## WORK INSTRUCTIONS
Return exactly the lines that run from the one containing "kingdom: Animalia" to the end of the entries, with both ends included.

## PROVIDED INFORMATION

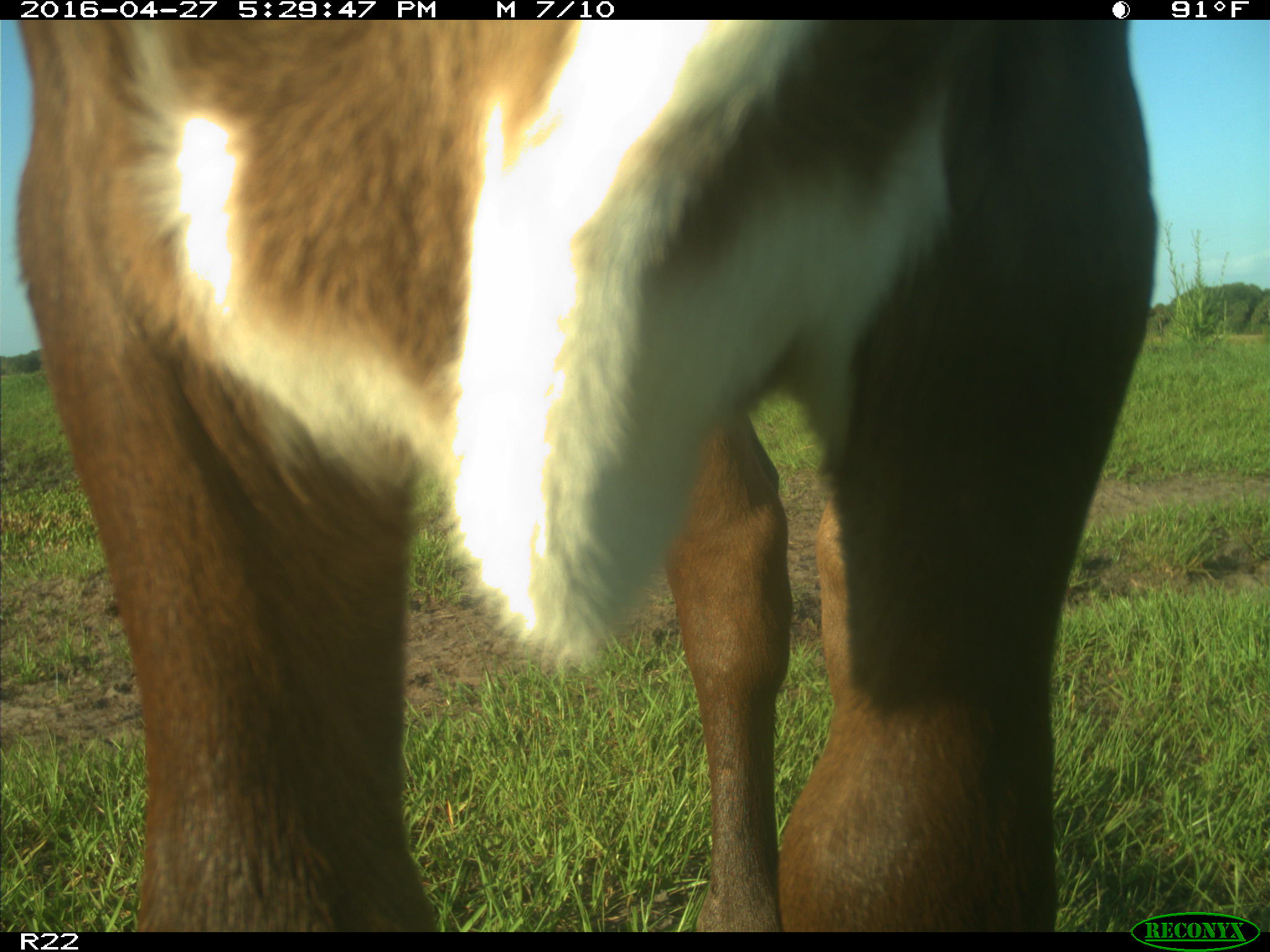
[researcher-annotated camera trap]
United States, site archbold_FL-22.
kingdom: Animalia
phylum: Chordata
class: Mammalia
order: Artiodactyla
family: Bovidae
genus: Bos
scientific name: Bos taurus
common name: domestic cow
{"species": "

## FINISHED TASK
kingdom: Animalia
phylum: Chordata
class: Mammalia
order: Artiodactyla
family: Bovidae
genus: Bos
scientific name: Bos taurus
common name: domestic cow
{"species": "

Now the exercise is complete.